According to a 2023 report from the US Centers for Disease Control and Prevention, about 18% of American adults use some form of sleep medication, with 6.3% reporting daily use and 2.1% using it most days. But are all sleep medications equally effective and safe?

CNN wellness expert Dr. Leana Wen, an emergency physician and associate professor at George Washington University, weighs in on the topic. She highlights the importance of sleep for overall health, citing studies linking inadequate sleep to conditions like diabetes, obesity, hypertension, and cardiovascular disease.

When it comes to medical treatments for sleep, Dr. Wen points out that while various medications, both prescription and over-the-counter, are available, they can come with significant side effects and should be used cautiously.

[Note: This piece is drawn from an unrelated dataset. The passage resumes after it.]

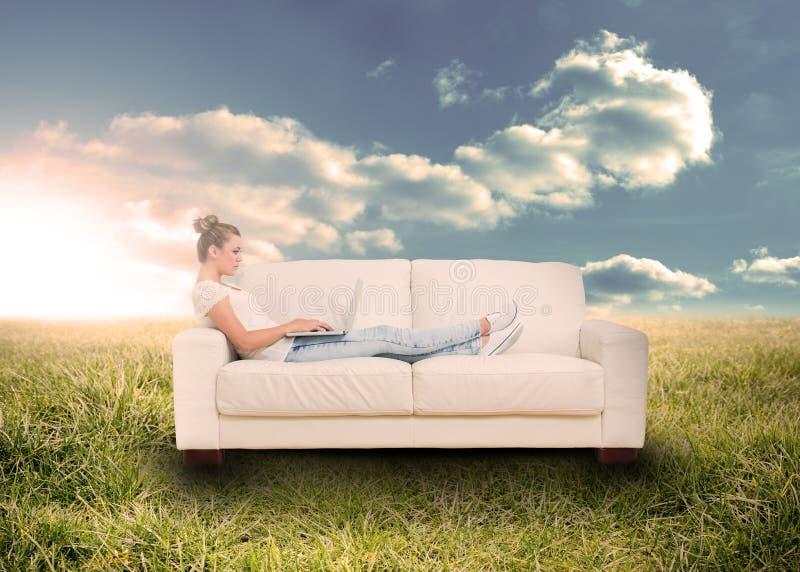使用在长沙发的妇女膝上型计算机在领域 库存照片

She cautions against assuming that over-the-counter medications are always safer than prescription options, noting potential risks associated with common remedies like antihistamines.

Dr. Wen also addresses the popular use of melatonin as a sleep aid, explaining its role in regulating the body’s internal clock and its potential benefits for certain individuals. However, she advises caution in using melatonin supplements, as they are not regulated in the same way as prescription medications.

Regarding non-pharmaceutical approaches to improving sleep, Dr. Wen emphasizes the importance of assessing underlying factors contributing to sleep issues. She suggests lifestyle changes such as maintaining a consistent sleep schedule, creating a conducive sleep environment, and engaging in relaxation techniques like yoga and acupuncture.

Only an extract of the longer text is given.